Given request —
Rewrite all the rows below as a numbered list, leaving out any blank lines.

▬▬▬▬▬▬▬▬▬▬

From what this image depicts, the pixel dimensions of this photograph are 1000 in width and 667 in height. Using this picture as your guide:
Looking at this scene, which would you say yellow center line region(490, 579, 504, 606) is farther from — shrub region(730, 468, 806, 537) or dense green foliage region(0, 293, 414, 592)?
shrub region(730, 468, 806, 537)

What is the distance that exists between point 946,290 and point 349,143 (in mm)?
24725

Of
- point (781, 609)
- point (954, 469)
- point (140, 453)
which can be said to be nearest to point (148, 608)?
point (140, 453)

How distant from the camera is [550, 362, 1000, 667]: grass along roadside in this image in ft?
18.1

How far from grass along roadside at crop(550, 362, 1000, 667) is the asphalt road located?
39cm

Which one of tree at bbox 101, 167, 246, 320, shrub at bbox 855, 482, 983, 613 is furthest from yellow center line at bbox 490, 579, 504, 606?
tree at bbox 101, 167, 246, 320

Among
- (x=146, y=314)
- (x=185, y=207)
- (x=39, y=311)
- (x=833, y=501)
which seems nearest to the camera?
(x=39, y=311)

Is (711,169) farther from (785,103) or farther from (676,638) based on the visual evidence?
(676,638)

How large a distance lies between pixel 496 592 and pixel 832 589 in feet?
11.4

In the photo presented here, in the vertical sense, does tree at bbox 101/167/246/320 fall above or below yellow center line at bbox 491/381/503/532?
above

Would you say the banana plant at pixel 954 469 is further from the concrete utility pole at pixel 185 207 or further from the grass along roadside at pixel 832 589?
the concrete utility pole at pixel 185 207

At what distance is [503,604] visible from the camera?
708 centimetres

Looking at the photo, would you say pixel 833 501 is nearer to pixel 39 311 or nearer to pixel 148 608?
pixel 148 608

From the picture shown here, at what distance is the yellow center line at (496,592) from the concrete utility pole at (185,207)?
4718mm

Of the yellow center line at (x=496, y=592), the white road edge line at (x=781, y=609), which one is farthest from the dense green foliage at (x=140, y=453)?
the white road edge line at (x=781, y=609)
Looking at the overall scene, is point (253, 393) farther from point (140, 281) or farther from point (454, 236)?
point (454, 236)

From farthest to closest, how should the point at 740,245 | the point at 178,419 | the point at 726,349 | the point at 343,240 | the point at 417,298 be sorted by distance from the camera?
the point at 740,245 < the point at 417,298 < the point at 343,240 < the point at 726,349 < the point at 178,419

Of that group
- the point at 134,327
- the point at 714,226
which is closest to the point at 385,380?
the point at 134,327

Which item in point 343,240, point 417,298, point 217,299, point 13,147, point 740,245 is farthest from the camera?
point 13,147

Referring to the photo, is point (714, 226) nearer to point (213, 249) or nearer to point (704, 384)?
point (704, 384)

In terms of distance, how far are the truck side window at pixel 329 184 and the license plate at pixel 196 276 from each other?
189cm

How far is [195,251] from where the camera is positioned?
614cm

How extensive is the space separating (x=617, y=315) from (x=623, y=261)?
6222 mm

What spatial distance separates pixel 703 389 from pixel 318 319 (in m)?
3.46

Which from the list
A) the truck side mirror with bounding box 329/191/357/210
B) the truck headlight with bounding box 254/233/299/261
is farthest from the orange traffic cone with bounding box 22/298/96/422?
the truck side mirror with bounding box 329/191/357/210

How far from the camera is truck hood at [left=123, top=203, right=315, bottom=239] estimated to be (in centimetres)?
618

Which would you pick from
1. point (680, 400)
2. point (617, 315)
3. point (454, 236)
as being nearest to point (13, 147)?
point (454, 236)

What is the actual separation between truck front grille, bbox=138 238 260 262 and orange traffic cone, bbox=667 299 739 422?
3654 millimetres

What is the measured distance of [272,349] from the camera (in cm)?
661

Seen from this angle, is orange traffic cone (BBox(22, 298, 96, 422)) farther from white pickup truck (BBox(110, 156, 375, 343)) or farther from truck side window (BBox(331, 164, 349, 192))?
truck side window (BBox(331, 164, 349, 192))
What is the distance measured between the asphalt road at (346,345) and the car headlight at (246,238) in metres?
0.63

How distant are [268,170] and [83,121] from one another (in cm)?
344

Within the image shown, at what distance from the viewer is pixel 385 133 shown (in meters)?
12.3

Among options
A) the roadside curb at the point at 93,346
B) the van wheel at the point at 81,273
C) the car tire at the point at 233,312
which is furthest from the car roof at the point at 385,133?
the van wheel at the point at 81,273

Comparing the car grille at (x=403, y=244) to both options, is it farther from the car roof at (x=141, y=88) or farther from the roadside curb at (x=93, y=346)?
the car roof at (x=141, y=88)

▬▬▬▬▬▬▬▬▬▬

Expected answer —
1. From what this image depicts, the pixel dimensions of this photograph are 1000 in width and 667 in height. Using this picture as your guide:
2. Looking at this scene, which would you say yellow center line region(490, 579, 504, 606) is farther from — shrub region(730, 468, 806, 537) or dense green foliage region(0, 293, 414, 592)?
3. shrub region(730, 468, 806, 537)
4. What is the distance that exists between point 946,290 and point 349,143 (in mm)?
5. 24725
6. Of
7. - point (781, 609)
8. - point (954, 469)
9. - point (140, 453)
10. which can be said to be nearest to point (148, 608)?
11. point (140, 453)
12. How distant from the camera is [550, 362, 1000, 667]: grass along roadside in this image in ft?
13. 18.1
14. How far from grass along roadside at crop(550, 362, 1000, 667) is the asphalt road located?
15. 39cm
16. Which one of tree at bbox 101, 167, 246, 320, shrub at bbox 855, 482, 983, 613 is furthest from yellow center line at bbox 490, 579, 504, 606?
17. tree at bbox 101, 167, 246, 320
18. Among
19. - (x=146, y=314)
20. - (x=185, y=207)
21. - (x=39, y=311)
22. - (x=833, y=501)
23. which seems nearest to the camera?
24. (x=39, y=311)
25. Is (711,169) farther from (785,103) or farther from (676,638) based on the visual evidence?
26. (676,638)
27. How large a distance lies between pixel 496 592 and pixel 832 589 in feet?
28. 11.4
29. In the photo presented here, in the vertical sense, does tree at bbox 101/167/246/320 fall above or below yellow center line at bbox 491/381/503/532?
30. above
31. Would you say the banana plant at pixel 954 469 is further from the concrete utility pole at pixel 185 207 or further from the grass along roadside at pixel 832 589?
32. the concrete utility pole at pixel 185 207
33. At what distance is [503,604] visible from the camera?
34. 708 centimetres
35. Looking at the photo, would you say pixel 833 501 is nearer to pixel 39 311 or nearer to pixel 148 608?
36. pixel 148 608
37. From the picture shown here, at what distance is the yellow center line at (496,592) from the concrete utility pole at (185,207)?
38. 4718mm
39. Of the yellow center line at (x=496, y=592), the white road edge line at (x=781, y=609), which one is farthest from the dense green foliage at (x=140, y=453)?
40. the white road edge line at (x=781, y=609)
41. Looking at the overall scene, is point (253, 393) farther from point (140, 281) or farther from point (454, 236)?
42. point (454, 236)
43. From farthest to closest, how should the point at 740,245 | the point at 178,419 | the point at 726,349 | the point at 343,240 | the point at 417,298 be sorted by distance from the camera?
44. the point at 740,245 < the point at 417,298 < the point at 343,240 < the point at 726,349 < the point at 178,419
45. Of that group
46. - the point at 134,327
47. - the point at 714,226
48. which is closest to the point at 385,380?
49. the point at 134,327
50. Which item in point 343,240, point 417,298, point 217,299, point 13,147, point 740,245 is farthest from the camera?
51. point 13,147
52. Referring to the photo, is point (714, 226) nearer to point (213, 249) or nearer to point (704, 384)?
53. point (704, 384)
54. In terms of distance, how far are the truck side window at pixel 329 184 and the license plate at pixel 196 276 from each other?
55. 189cm
56. How far is [195,251] from where the camera is positioned?
57. 614cm
58. How extensive is the space separating (x=617, y=315) from (x=623, y=261)?
59. 6222 mm
60. What spatial distance separates pixel 703 389 from pixel 318 319 (in m)?
61. 3.46
62. Which from the list
63. A) the truck side mirror with bounding box 329/191/357/210
64. B) the truck headlight with bounding box 254/233/299/261
65. is farthest from the orange traffic cone with bounding box 22/298/96/422?
66. the truck side mirror with bounding box 329/191/357/210
67. How far from the camera is truck hood at [left=123, top=203, right=315, bottom=239] estimated to be (in centimetres)?
68. 618
69. Which would you pick from
70. 1. point (680, 400)
71. 2. point (617, 315)
72. 3. point (454, 236)
73. as being nearest to point (13, 147)?
74. point (454, 236)
75. What is the actual separation between truck front grille, bbox=138 238 260 262 and orange traffic cone, bbox=667 299 739 422?
76. 3654 millimetres
77. What is the measured distance of [272,349] from the camera (in cm)?
78. 661
79. Seen from this angle, is orange traffic cone (BBox(22, 298, 96, 422)) farther from white pickup truck (BBox(110, 156, 375, 343)) or farther from truck side window (BBox(331, 164, 349, 192))?
80. truck side window (BBox(331, 164, 349, 192))
81. What is the distance measured between the asphalt road at (346,345) and the car headlight at (246,238) in metres?
82. 0.63
83. How distant are [268,170] and [83,121] from one another (in cm)?
84. 344
85. Within the image shown, at what distance from the viewer is pixel 385 133 shown (in meters)?
86. 12.3
87. Among options
88. A) the roadside curb at the point at 93,346
89. B) the van wheel at the point at 81,273
90. C) the car tire at the point at 233,312
91. which is furthest from the car roof at the point at 385,133?
92. the van wheel at the point at 81,273
93. Comparing the car grille at (x=403, y=244) to both options, is it farther from the car roof at (x=141, y=88) or farther from the roadside curb at (x=93, y=346)?
94. the car roof at (x=141, y=88)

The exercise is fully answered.